▶ _Work to be completed_: Copy word for word the passage of the Mekong summit report below, starting at the words "The prime ministers" and stopping after the words "Development Bank (ADB).".

▶ _Text shown_:

## Start

# Mekong River Delta Infrastructure Improvements



## hkskyline (Sep 13, 2002)

*Mekong PMs pledge to boost transport, power, telecom links *

VIENTIANE, March 31, 2008 (AFP) - Mekong region premiers meeting in Laos on Monday pledged to strengthen transport, power and telecom links between their six countries, saying closer integration will boost trade and development. 

The prime ministers of China, Thailand, Vietnam, Cambodia, Myanmar and Laos vowed to "deepen our economic cooperation and integration efforts," at their Vientiane summit with the Asian Development Bank (ADB). 

They also pledged, in a joint declaration after their closed-door meetings, to jointly tackle "the emergence of health risks, human and drug trafficking, and growing environmental threats, including those posed by climate change." 

The summit brought together China's premier Wen Jiabao, Thailand's Samak Sundaravej, Vietnam's Nguyen Tan Dung, Cambodia's Hun Sen, Myanmar's Thein Sein, Laos' Bouasone Bouphavanh, as well as ADB president Haruhiko Kuroda. 

The group committed to extending transport links, including a rail line from Kunming in China's Yunnan province to Singapore. Wen pledged 20 million yuan (2.9 million dollars) for a feasibility study on the missing rail links. 

Laotian Prime Minister Bouasone also asked his neighbours and the ADB for support for a railway link from Thailand through Laos to Vietnam.

## End

▶ _Entries supplied_:

## Start

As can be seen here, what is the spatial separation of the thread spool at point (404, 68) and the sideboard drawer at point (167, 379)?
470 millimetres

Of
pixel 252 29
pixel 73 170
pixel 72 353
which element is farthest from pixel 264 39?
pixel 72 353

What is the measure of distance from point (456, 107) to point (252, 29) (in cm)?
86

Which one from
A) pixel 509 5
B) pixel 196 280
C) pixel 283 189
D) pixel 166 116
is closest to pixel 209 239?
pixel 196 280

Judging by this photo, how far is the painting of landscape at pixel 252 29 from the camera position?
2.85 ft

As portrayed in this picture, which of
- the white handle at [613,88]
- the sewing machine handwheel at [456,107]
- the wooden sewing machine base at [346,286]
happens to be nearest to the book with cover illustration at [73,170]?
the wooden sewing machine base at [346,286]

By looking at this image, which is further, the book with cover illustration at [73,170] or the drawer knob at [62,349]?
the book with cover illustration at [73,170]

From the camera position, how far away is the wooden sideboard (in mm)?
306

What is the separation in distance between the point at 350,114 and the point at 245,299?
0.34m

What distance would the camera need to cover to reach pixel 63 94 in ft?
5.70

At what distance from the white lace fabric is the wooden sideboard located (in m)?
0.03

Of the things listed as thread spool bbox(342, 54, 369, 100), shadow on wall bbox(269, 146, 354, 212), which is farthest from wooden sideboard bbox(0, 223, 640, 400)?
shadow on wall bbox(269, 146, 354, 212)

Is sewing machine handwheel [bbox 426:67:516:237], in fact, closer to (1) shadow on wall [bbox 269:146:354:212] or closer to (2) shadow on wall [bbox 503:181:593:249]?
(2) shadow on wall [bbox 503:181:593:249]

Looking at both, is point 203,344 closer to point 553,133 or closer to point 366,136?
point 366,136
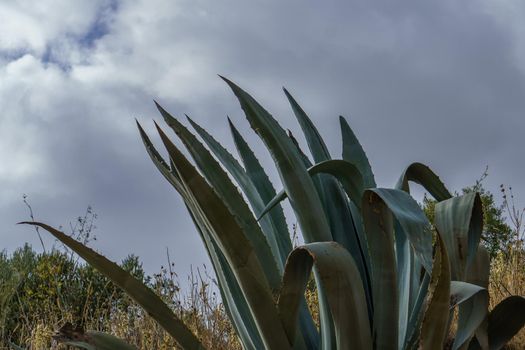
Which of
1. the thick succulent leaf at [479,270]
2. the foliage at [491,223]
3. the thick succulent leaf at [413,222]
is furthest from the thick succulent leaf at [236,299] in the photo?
the foliage at [491,223]

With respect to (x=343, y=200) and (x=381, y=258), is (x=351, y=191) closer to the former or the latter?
(x=343, y=200)

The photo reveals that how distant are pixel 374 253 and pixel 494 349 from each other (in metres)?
0.61

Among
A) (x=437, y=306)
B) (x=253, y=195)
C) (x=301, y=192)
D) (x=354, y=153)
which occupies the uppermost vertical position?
(x=354, y=153)

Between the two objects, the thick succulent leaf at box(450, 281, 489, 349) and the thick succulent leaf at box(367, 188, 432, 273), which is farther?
the thick succulent leaf at box(450, 281, 489, 349)

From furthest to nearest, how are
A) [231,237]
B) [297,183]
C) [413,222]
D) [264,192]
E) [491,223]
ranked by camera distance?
[491,223] → [264,192] → [297,183] → [231,237] → [413,222]

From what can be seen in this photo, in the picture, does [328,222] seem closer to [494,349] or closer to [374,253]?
[374,253]

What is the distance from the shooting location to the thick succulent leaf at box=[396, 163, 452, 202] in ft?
8.07

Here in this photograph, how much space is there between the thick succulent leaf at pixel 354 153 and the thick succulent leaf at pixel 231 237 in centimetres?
74

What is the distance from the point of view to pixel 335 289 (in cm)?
194

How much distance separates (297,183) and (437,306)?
1.82ft

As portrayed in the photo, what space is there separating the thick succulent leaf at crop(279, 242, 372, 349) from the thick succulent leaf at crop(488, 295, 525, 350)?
0.56 metres

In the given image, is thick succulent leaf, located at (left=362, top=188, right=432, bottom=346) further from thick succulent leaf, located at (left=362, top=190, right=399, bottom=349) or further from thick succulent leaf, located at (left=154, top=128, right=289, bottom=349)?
thick succulent leaf, located at (left=154, top=128, right=289, bottom=349)

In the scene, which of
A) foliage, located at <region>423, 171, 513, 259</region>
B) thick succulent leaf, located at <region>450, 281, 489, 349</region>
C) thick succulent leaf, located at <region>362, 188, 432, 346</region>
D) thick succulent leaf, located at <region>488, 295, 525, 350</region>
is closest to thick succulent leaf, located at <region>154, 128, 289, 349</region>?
thick succulent leaf, located at <region>362, 188, 432, 346</region>

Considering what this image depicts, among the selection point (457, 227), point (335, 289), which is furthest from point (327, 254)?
point (457, 227)
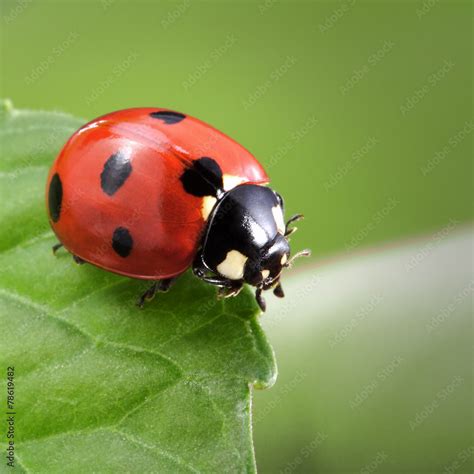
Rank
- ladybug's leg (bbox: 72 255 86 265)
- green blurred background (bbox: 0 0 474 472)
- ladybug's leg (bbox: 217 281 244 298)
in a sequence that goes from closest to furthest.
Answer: ladybug's leg (bbox: 217 281 244 298), ladybug's leg (bbox: 72 255 86 265), green blurred background (bbox: 0 0 474 472)

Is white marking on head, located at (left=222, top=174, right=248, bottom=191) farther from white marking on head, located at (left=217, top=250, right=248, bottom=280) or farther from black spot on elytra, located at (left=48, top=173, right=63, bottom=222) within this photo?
black spot on elytra, located at (left=48, top=173, right=63, bottom=222)

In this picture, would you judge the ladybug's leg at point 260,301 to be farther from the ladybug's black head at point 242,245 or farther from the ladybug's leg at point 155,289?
the ladybug's leg at point 155,289

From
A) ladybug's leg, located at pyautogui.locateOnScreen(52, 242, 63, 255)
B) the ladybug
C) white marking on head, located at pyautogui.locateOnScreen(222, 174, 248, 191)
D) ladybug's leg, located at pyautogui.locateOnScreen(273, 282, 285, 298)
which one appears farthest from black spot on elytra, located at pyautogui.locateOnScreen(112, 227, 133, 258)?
ladybug's leg, located at pyautogui.locateOnScreen(273, 282, 285, 298)

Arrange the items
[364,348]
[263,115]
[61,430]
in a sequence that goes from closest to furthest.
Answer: [61,430], [364,348], [263,115]

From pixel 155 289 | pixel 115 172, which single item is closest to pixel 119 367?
pixel 155 289

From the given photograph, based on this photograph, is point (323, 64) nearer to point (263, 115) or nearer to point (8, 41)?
point (263, 115)

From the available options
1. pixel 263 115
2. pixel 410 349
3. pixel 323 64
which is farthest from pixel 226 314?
pixel 323 64
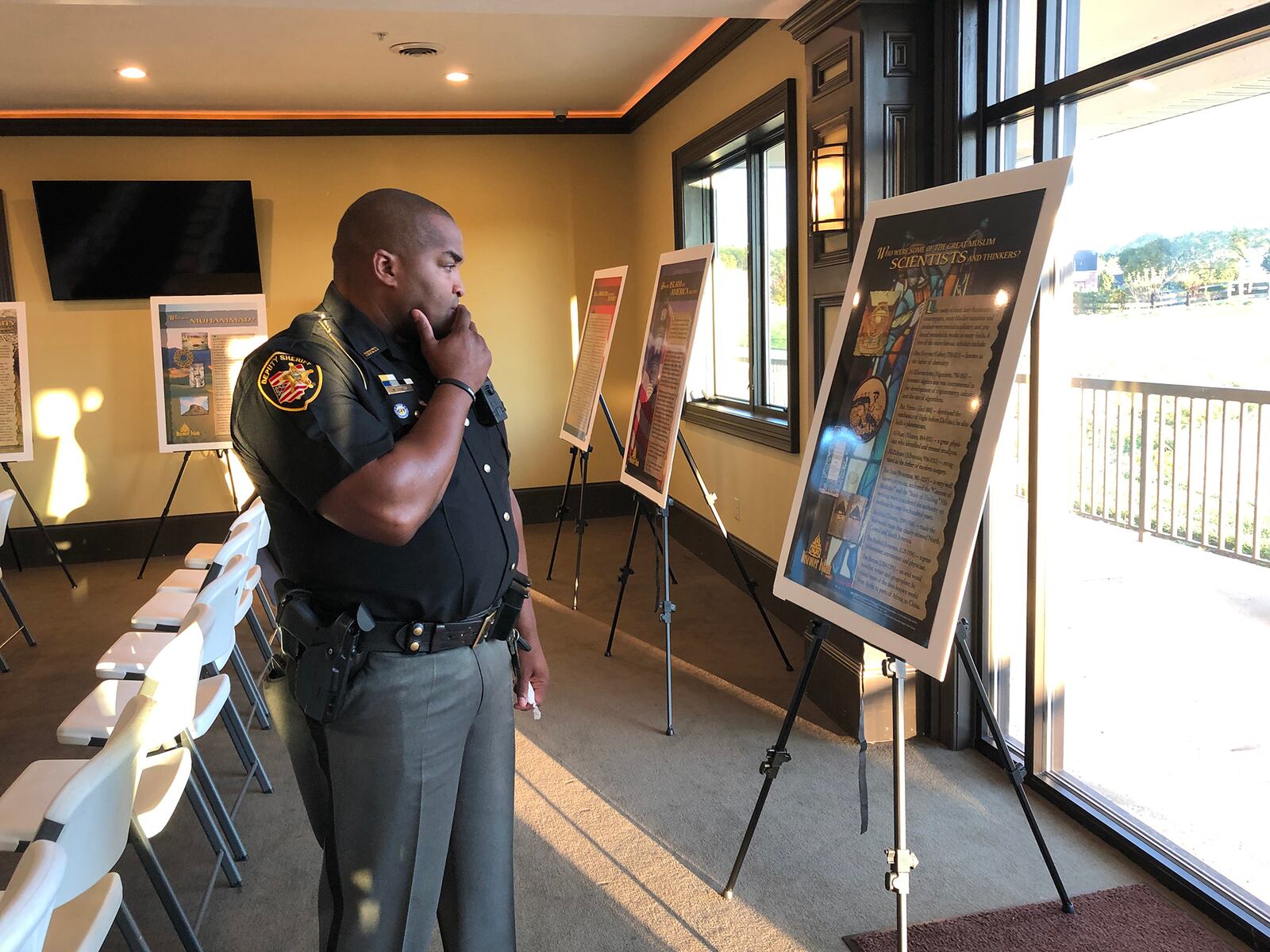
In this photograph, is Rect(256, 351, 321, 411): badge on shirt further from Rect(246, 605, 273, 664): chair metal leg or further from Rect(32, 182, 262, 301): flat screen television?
Rect(32, 182, 262, 301): flat screen television

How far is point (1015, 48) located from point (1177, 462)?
51.9 inches

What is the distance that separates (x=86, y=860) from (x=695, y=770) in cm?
195

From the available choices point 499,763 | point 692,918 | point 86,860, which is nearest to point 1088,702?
point 692,918

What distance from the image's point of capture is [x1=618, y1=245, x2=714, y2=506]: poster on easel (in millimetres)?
3631

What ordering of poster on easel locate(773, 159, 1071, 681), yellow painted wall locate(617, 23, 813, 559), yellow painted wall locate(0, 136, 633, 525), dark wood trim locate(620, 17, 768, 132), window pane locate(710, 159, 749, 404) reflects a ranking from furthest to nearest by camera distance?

## End

▶ _Result_:
The prime ministers of China, Thailand, Vietnam, Cambodia, Myanmar and Laos vowed to "deepen our economic cooperation and integration efforts," at their Vientiane summit with the Asian Development Bank (ADB).